>> BEGIN Records to process

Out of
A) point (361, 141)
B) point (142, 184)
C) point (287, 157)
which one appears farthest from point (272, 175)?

>> END Records to process

Put the lines of the rows above into a numbered list, leaving out any blank lines.

■ **Full response**:
1. Out of
2. A) point (361, 141)
3. B) point (142, 184)
4. C) point (287, 157)
5. which one appears farthest from point (272, 175)?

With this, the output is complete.